▶ _EXERCISE_: Show every line of the records below that contains the word "labeled".

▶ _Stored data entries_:
····················

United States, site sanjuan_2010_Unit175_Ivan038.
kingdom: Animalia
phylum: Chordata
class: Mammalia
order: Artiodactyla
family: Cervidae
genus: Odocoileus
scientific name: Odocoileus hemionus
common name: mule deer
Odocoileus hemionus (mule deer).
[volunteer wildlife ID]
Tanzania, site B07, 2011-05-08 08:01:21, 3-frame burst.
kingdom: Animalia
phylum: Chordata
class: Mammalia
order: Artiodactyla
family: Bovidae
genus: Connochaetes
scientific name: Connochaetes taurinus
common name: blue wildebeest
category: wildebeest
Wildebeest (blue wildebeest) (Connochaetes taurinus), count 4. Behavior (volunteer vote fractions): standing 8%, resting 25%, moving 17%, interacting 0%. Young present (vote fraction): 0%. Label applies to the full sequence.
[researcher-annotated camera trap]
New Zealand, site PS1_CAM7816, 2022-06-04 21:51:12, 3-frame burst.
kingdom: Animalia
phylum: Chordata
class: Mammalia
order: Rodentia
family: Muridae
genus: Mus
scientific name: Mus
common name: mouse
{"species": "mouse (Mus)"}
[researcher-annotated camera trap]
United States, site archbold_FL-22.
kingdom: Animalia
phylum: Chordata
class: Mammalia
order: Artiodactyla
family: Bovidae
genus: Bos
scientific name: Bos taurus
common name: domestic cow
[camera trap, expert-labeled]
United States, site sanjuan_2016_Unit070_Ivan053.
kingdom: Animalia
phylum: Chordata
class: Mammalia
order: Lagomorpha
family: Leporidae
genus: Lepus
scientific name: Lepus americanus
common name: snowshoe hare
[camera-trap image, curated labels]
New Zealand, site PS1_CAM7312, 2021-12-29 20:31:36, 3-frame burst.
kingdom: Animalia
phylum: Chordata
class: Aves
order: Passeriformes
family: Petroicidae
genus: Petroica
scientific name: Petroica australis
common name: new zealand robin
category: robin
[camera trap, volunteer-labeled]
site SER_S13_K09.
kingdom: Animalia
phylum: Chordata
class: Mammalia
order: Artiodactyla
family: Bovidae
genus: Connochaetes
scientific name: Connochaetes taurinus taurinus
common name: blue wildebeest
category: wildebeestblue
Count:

····················

▶ _ANSWER TO THE EXERCISE_:
[camera trap, expert-labeled]
[camera trap, volunteer-labeled]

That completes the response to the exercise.